The European Commission president was in Sweden on Monday to meet with Swedish Prime Minister Ulf Kristersson and Deputy PM Ebba Busch at a small-scale forestry north of Stockholm.

During the press conference, von der Leyen was asked how Europe can prevent the kind of negative foreign influence seen in the recently revealed Pravfond case. The Commission president’s answer was that countries need to “join forces at the European level”.

The Pravfond case, as originally reported by major European outlets on Sunday, revealed that a Russian organisation spent millions of euros across 48 European countries and elsewhere to fund propaganda and other campaigns.

Also known as The Fund for Support and Protection of the Rights of Compatriots Living Abroad, Pravfond was used to pay for the defence teams of convicted arms trafficker Viktor Bout and assassin Vadim Krasikov.

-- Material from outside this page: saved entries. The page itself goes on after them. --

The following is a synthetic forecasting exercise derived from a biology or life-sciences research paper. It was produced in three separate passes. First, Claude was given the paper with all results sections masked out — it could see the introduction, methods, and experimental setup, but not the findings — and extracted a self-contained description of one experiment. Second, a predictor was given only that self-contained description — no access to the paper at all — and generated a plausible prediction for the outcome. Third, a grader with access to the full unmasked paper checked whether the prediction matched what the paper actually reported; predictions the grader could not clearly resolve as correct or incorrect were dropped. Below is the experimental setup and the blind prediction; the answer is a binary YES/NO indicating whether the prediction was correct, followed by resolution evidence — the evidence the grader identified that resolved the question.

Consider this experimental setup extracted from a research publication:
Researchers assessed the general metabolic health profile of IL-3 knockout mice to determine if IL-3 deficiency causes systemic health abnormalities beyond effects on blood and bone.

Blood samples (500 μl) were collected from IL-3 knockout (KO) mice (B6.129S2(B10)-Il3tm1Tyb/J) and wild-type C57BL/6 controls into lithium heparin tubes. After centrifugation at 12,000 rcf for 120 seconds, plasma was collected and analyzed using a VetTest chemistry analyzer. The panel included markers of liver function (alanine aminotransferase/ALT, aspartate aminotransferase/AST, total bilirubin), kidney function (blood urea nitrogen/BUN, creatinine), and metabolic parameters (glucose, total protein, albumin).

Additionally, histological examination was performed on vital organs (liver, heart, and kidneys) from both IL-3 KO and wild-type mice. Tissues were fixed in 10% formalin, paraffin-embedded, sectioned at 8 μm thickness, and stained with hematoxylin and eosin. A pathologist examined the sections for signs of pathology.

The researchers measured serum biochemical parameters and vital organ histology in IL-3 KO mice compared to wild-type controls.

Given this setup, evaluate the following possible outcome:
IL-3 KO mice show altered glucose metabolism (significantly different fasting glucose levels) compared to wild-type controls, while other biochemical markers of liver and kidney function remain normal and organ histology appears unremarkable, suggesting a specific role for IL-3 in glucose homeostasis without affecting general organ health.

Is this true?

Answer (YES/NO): NO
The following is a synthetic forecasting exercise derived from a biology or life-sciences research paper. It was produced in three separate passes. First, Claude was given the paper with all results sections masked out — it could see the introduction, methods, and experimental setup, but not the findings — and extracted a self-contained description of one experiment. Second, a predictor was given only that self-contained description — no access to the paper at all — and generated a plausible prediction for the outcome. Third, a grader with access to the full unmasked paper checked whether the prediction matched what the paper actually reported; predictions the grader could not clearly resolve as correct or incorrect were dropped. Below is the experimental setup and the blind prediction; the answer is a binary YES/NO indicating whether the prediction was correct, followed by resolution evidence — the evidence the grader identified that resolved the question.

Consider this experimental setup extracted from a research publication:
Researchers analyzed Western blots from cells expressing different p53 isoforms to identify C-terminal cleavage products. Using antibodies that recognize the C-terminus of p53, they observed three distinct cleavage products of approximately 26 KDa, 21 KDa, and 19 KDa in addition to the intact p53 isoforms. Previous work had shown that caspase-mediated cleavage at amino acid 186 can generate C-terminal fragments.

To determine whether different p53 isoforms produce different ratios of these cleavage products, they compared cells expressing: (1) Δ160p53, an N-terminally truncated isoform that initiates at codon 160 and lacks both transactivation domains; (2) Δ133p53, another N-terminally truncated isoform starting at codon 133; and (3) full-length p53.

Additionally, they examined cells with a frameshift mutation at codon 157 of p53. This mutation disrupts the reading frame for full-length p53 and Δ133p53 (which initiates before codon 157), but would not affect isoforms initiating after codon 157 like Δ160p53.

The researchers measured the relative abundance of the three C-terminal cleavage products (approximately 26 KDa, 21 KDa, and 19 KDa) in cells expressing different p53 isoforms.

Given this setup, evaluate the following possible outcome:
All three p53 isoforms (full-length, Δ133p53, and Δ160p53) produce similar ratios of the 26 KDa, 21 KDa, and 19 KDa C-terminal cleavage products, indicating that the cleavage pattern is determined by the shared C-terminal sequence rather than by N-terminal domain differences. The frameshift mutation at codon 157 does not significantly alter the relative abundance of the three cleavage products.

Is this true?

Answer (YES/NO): NO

The leaked internal documents from Pravfond obtained by the Danish public broadcaster DR from a European intelligence source and shared with a consortium of European journalists also show that the organisation had several former Russian intelligence officers working as heads of its operations across Europe.

Von der Leyen’s shield would be tasked with detecting and removing online disinformation — building on the work of the EU’s digital rulebook, the Digital Services Act (DSA) — and “inoculating” the bloc against malign influence by enabling Europeans to recognise threats.

The Commission chief first spoke about the proposal in mid-May, as the bloc braced itself for an expected wave of disinformation and malign interference in the run up to June’s European elections.